Spatial reasoning items:

+---+

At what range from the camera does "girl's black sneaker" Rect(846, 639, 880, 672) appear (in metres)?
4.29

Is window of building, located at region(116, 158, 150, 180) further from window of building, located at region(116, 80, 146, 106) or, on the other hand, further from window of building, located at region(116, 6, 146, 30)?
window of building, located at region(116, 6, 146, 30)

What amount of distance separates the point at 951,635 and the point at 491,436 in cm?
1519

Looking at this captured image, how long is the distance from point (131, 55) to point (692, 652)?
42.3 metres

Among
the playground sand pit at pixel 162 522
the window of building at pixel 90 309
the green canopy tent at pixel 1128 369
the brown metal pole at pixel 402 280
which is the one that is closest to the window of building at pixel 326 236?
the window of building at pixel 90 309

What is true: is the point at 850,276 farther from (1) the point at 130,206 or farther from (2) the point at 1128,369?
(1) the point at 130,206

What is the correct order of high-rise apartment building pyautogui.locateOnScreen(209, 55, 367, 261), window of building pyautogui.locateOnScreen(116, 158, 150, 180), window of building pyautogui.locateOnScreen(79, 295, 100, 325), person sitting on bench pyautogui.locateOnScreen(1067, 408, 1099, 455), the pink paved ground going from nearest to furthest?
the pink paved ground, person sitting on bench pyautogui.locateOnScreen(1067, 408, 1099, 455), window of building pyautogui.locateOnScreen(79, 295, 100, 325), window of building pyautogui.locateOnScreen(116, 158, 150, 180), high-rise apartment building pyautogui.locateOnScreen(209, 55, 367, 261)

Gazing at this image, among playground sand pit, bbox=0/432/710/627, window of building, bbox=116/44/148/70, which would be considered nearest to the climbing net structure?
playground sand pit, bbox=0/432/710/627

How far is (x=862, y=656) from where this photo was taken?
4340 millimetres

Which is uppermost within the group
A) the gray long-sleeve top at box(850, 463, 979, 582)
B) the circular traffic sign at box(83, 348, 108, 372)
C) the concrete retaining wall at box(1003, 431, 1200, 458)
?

+---+

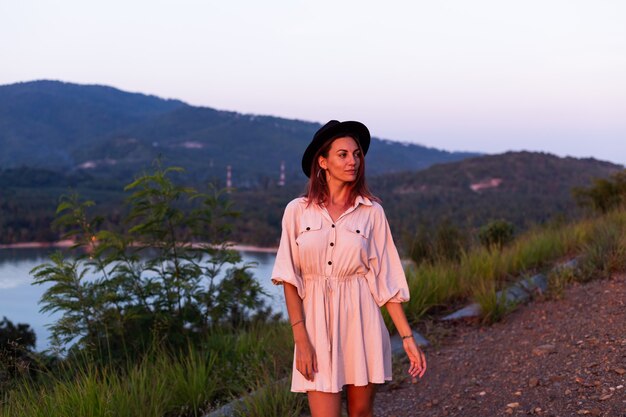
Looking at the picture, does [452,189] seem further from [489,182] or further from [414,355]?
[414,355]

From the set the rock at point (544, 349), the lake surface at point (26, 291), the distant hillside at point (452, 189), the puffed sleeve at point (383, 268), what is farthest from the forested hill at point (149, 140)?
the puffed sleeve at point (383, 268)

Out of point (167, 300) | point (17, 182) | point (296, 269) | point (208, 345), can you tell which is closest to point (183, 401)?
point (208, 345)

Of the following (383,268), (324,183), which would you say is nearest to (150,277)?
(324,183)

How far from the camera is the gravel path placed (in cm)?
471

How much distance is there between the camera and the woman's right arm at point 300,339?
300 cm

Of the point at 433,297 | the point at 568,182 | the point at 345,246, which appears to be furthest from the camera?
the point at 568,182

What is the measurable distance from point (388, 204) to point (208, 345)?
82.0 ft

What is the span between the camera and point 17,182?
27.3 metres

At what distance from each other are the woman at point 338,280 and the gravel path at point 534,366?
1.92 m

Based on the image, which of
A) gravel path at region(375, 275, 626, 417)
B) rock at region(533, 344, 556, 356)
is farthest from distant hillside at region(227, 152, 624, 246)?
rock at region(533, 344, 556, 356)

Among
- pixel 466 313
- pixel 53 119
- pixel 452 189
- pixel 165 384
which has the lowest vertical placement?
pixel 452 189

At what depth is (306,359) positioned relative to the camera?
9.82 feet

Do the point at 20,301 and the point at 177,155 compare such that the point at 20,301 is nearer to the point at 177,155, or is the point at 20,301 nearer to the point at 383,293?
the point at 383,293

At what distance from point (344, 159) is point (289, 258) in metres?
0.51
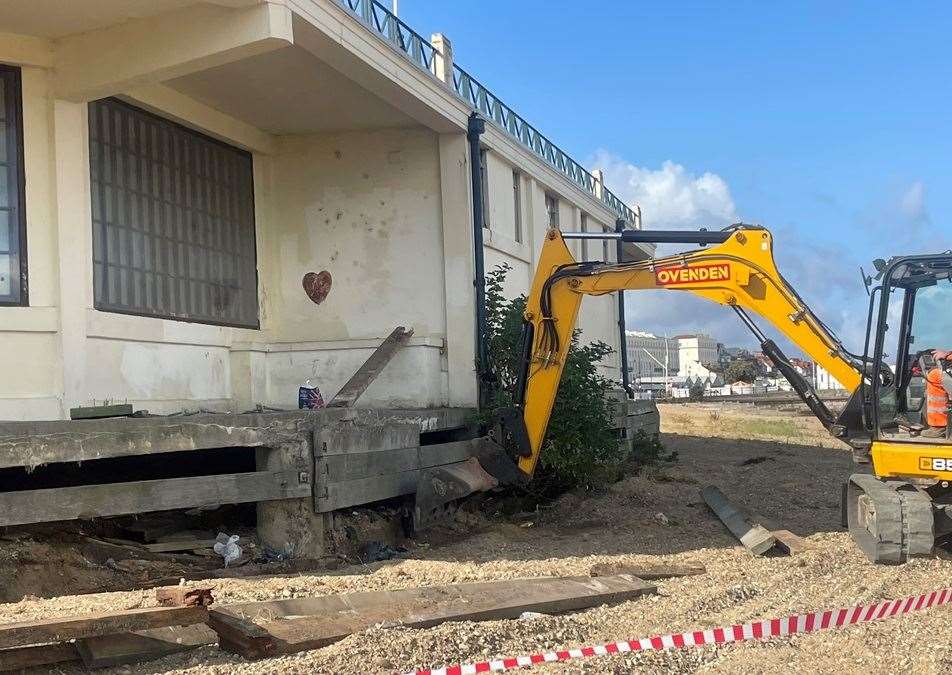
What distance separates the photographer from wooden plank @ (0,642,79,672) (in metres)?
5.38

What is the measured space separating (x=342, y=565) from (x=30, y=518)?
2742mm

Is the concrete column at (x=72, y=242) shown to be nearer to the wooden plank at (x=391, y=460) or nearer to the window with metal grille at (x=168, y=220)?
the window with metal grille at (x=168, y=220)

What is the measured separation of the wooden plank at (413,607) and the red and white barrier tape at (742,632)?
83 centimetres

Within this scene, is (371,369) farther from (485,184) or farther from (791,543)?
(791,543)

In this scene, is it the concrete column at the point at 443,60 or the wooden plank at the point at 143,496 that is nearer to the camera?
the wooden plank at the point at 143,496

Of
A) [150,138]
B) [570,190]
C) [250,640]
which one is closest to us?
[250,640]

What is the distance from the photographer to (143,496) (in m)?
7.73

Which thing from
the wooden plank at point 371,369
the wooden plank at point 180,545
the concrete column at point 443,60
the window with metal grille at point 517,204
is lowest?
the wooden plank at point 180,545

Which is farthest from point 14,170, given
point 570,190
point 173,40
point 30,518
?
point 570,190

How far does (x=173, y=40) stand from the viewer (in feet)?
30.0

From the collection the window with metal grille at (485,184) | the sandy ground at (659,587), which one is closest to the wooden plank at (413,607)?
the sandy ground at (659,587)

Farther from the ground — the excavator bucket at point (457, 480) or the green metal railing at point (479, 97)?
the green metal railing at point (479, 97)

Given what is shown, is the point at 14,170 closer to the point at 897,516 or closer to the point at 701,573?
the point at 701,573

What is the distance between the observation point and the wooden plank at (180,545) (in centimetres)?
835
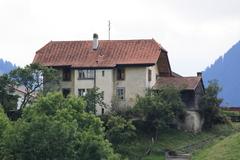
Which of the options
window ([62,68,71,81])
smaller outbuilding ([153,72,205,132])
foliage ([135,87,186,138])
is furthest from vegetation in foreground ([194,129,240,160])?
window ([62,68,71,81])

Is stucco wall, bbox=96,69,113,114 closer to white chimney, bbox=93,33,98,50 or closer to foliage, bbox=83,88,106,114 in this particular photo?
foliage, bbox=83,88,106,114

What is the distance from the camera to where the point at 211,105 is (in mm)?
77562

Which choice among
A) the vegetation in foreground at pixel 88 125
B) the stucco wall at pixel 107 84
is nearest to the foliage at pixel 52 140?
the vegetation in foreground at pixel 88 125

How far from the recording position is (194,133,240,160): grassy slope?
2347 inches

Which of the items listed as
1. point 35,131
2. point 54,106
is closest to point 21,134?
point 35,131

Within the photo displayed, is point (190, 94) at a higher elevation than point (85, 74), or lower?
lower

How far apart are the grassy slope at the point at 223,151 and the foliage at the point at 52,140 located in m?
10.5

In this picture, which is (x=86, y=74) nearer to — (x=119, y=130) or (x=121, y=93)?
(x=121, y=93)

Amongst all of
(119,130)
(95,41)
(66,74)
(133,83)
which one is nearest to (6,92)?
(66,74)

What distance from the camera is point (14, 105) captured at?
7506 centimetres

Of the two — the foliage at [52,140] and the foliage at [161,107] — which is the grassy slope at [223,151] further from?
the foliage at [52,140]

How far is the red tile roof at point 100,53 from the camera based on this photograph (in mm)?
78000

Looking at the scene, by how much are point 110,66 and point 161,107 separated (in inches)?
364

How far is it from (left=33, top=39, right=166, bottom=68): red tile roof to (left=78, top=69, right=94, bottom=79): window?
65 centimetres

+---+

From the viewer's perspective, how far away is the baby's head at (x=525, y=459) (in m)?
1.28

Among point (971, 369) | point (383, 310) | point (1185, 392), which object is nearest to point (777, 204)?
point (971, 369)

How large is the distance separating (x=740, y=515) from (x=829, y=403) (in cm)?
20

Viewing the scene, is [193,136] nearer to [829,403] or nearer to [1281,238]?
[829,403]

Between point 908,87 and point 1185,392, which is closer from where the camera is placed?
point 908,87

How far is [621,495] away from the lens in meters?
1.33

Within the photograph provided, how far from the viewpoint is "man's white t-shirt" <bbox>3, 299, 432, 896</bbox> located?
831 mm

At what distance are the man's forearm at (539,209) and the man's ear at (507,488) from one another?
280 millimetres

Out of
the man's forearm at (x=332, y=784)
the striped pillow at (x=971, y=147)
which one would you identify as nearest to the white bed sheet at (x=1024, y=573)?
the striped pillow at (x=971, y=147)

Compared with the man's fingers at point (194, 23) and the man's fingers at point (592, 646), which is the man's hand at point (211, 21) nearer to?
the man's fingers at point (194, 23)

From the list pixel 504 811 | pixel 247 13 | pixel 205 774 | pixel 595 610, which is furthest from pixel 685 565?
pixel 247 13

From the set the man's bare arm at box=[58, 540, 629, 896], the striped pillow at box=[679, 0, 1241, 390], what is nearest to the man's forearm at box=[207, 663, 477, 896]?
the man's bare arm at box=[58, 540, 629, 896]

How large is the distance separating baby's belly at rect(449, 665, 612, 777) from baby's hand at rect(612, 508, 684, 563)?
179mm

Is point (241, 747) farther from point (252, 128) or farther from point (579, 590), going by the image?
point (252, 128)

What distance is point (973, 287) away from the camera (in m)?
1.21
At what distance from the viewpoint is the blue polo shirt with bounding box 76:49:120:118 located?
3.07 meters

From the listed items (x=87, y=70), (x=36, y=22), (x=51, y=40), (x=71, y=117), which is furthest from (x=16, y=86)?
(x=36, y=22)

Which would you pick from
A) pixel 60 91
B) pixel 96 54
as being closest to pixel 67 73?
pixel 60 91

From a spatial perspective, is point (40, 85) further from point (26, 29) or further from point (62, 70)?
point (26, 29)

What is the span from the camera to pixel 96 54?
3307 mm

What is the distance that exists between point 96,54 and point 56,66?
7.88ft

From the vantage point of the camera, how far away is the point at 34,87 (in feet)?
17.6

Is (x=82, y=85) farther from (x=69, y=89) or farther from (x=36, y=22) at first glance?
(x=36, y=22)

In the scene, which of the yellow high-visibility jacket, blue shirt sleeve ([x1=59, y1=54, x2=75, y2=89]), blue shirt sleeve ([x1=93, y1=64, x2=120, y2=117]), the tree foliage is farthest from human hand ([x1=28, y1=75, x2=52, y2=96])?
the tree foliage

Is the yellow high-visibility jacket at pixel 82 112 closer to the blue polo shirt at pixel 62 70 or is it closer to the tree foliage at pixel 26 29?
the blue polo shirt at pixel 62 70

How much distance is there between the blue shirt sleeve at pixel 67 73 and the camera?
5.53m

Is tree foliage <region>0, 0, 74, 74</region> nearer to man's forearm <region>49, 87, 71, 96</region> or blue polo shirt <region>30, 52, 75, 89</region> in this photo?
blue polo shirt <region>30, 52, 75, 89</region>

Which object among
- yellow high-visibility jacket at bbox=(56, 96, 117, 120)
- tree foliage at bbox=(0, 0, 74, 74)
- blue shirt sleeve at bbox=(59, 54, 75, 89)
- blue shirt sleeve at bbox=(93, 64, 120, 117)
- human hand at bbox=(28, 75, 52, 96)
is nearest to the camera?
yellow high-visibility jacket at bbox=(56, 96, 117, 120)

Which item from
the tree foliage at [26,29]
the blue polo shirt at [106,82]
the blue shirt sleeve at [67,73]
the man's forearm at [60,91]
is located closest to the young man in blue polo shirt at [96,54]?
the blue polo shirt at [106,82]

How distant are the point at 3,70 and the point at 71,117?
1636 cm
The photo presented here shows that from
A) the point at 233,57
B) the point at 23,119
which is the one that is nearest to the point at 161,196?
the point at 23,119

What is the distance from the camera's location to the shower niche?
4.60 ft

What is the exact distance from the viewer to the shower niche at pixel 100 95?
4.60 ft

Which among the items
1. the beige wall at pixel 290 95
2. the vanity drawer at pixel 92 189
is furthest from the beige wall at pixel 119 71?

+---+

Tally the lines in the items above that contain the word "woman". Give only the number.

2